The force applied on the vehicle by the engine is further limited by an assumption that the tires cannot accelerate the vehicle at greater than about 8 m/s/s without breaking loose. The impact of these heuristic approximations is probably mostly noticed in that the car seems to accelerate at low speeds a bit faster than is realistic, but the overall effect is pretty close to a realistic feel for a heavy sedan such as a BMW 3 series.

Here is the result of punching the accelerator and going flat-out from zero to 60 in 7.1 seconds:

The right hand axis is RPM and corresponds to the green trace. The left hand axis is speed in MPH.

The Gears

To get some kind of reasonable values for gear ratios, I used the following RPM data that I had kicking around and drew some kind of sort of straight lines to work out some relationships.

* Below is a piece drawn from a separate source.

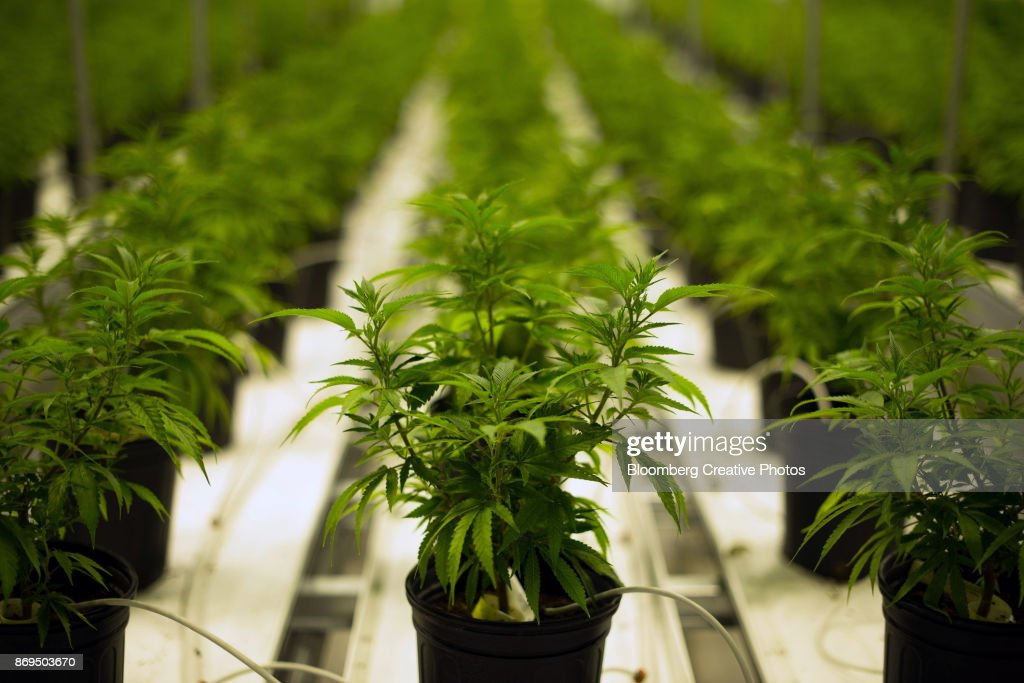 Medical marijuana plants grow in a climate controlled growing room : Foto de stock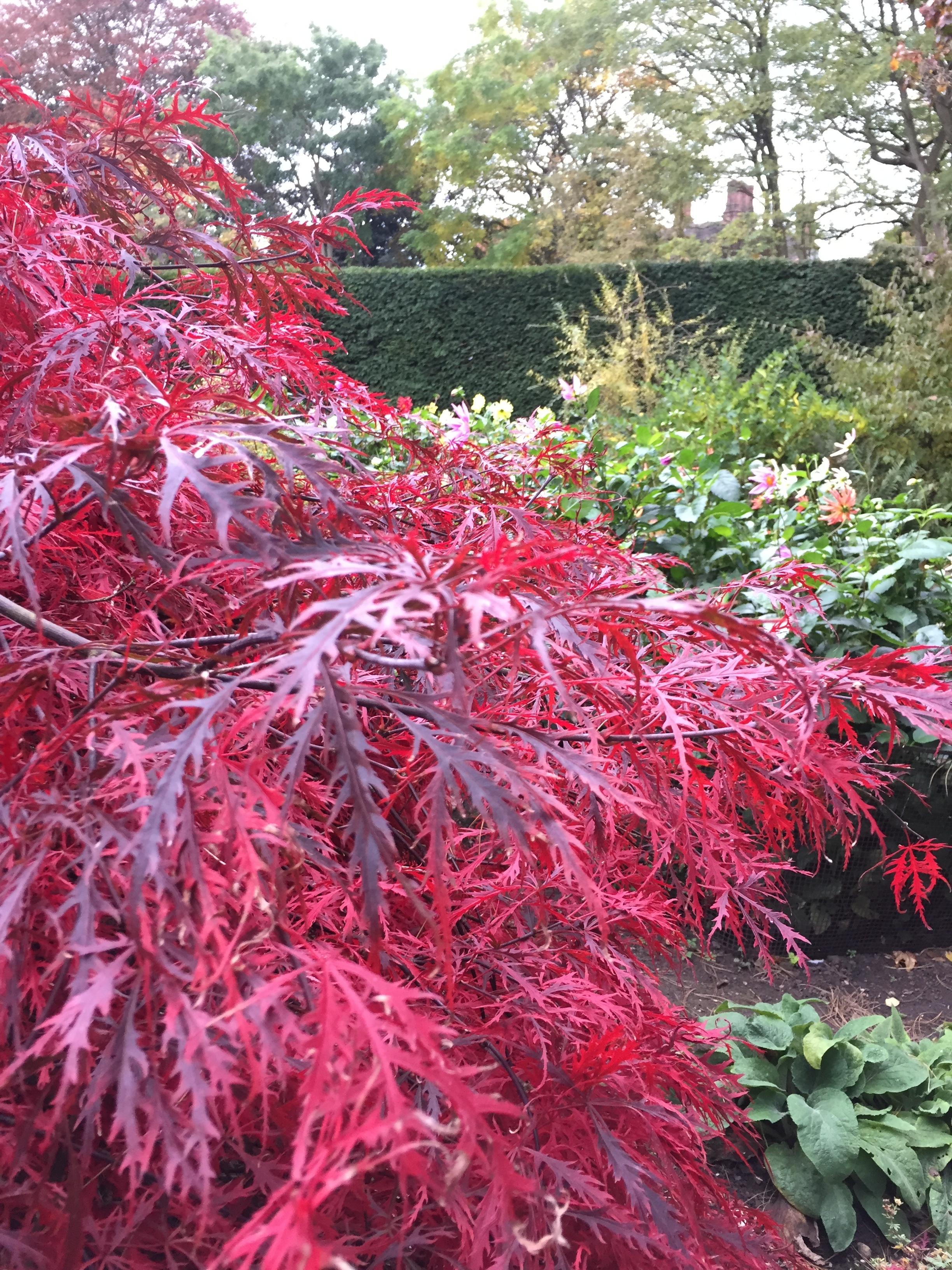 Autumn leaves at Goddards House and Garden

This gave me the raw ratios that I used:

private static final double[] MPS_BY_RPM = {
            4.4704 / 2000, 8.9408 / 2000, 13.4112 / 2000, 13.4112 / 1500, 17.8816 / 1500, 22.3520 / 1500, 22.3520 / 1000
    };

I assume that there is about 200 RPM slippage in an automatic gear box so converting from speed to RPM goes like this:

            currentRPM = currentSpeed / MPS_BY_RPM[currentGear] + 200;

Shifting

Currently, shifting uses a very basic algorithm. Each time RPM climbs above 2000 RPM, we shift to the next higher gear (if there is one). Each time that the RPM drops below 1000 RPM, we shift to a higher gear. There is also a 100ms timeout after each gear shift during which no torque is produced. This dead-time turns out to be pretty important in getting realistic drag race times.

The slippage is also nice in that it allows the engine to produce power when the car is not moving.